Bruxelles À Bruxelles, neuf maisons d’accueil sont susceptibles de les prendre en charge.

Une Bruxelloise sur deux est confrontée à une forme de violence conjugale au cours de sa vie. C’est l’un des constats de l’étude menée récemment par l’Université de Gand sur la violence à l’égard des femmes dans la capitale. La violence conjugale y est définie comme toute forme de violence physique, psychologique et/ou sexuelle perpétrée par un partenaire ou ex-partenaire. Un chiffre important qui tranche avec le pourcentage de femmes qui déposent plainte ou le signalent à la police : seules 13 % d’entre elles le font.

"Il existe un lien important entre les violences entre partenaires ou intrafamiliales et la dégradation considérable des conditions de vie des victimes, en majorité des femmes", explique Céline Fremault (CDH), ministre du Logement et de l’Aide aux personnes. La raison principale du sans-abrisme féminin est en effet à rechercher dans les situations de rupture au sein des ménages.


Des maisons d'accueil à destination des femmes seules ou avec enfants.

Venir en aide aux femmes victimes de violences conjugales signifie donc souvent leur permettre d’accéder à des lieux d’hébergement. A Bruxelles, neuf maisons d’accueil sont ainsi destinées aux femmes seules ou avec enfants. Elles ont une capacité totale d’environ 335 places. En 2016, 2 058 séjours ont été encodés. Ils concernaient 1 794 personnes différentes.
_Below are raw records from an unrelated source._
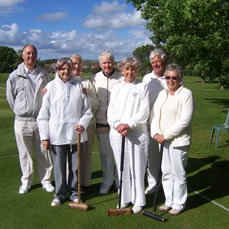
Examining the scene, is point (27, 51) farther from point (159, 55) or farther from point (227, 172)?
point (227, 172)

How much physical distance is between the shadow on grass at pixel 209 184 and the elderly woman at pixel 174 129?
55 centimetres

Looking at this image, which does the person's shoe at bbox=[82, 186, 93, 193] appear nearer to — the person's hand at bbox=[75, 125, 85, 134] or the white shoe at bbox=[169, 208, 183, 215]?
the person's hand at bbox=[75, 125, 85, 134]

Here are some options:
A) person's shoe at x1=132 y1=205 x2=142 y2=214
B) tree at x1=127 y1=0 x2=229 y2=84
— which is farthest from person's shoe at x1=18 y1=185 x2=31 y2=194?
tree at x1=127 y1=0 x2=229 y2=84

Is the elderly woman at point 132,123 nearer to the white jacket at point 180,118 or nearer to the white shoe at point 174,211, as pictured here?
the white jacket at point 180,118

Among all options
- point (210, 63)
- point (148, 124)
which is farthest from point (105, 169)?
point (210, 63)

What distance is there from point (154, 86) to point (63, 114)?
155cm

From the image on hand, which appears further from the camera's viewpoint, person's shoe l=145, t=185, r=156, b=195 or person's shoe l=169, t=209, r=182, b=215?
person's shoe l=145, t=185, r=156, b=195

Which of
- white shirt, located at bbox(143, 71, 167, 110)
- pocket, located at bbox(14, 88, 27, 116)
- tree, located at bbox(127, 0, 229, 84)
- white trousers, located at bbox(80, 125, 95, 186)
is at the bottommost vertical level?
white trousers, located at bbox(80, 125, 95, 186)

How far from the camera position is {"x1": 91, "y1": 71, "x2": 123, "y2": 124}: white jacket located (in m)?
5.23

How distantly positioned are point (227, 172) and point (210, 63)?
334 inches

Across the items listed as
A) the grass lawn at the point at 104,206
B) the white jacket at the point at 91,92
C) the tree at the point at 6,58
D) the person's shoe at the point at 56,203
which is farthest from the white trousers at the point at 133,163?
the tree at the point at 6,58

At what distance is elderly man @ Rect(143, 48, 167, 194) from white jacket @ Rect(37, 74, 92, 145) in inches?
45.5

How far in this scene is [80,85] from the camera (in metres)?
4.86

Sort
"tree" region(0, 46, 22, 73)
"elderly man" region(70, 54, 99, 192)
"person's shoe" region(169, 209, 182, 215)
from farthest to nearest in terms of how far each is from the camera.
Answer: "tree" region(0, 46, 22, 73) < "elderly man" region(70, 54, 99, 192) < "person's shoe" region(169, 209, 182, 215)
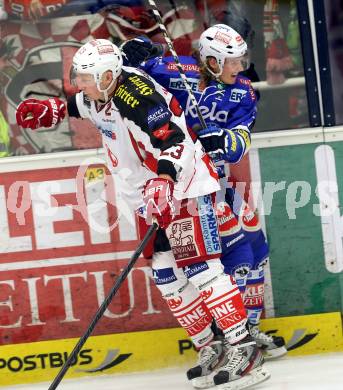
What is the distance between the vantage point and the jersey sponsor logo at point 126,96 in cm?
528

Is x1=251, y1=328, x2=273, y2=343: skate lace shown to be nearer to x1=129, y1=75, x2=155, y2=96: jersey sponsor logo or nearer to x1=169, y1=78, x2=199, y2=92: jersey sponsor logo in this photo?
x1=169, y1=78, x2=199, y2=92: jersey sponsor logo

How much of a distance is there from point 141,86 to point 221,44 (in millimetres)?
540

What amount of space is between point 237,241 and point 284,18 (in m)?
1.15

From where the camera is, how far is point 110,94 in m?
5.42

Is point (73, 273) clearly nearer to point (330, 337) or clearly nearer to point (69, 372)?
point (69, 372)

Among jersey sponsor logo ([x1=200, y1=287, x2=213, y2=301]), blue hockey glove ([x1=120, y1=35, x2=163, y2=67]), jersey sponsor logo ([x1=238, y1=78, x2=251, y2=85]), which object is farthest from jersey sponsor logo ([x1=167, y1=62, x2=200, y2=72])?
jersey sponsor logo ([x1=200, y1=287, x2=213, y2=301])

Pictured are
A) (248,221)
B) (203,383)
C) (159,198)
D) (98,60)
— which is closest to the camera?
(159,198)

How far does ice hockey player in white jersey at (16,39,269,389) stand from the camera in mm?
5230

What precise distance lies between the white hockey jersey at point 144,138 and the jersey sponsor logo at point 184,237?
0.14 metres

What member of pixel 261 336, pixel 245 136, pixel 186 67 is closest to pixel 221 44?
pixel 186 67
A ce nombre s’ajoutent les 929 enfants qui ont accompagné leur mère. "Nous n’avons pas encore les chiffres pour 2018 mais ils sont du même ordre que ceux des années précédentes", précise-t-on du côté du cabinet de la ministre.

La durée d’hébergement des femmes victimes de violence, au sein de ces centres, est par contre difficile à évaluer : elle dépend de leur parcours avant et pendant l’hébergement en maison d’accueil. L’importance et la durée de l’accompagnement divergent donc d’un cas à l’autre. Outre l’accompagnement vers l’inclusion sociale et le logement, l’objectif de ces maisons d’accueil est aussi d’assurer un maintien en logement. Cette nouvelle mission a été introduite par Céline Fremault : "Les retours du secteur sont positifs, notamment parce que le suivi post-hébergement facilite la transition et le relais vers le réseau de services ambulatoires existant."

Parmi ces maisons d’accueil, deux d’entre elles travaillent avec une adresse anonyme et accueillent uniquement des victimes de violences conjugales. "L’une d’elle a ouvert fin 2016. Il n’en existait auparavant qu’une seule à Bruxelles et il était indispensable d’augmenter nos capacités d’accueil. Les 30 places offertes par ce nouveau refuge sont entièrement occupées", souligne la ministre.

Une nouvelle maison d’accueil ouvrira par ailleurs ses portes cette année. Elle aura pour fonction l’accueil des familles monoparentales, qui sont statistiquement principalement des femmes.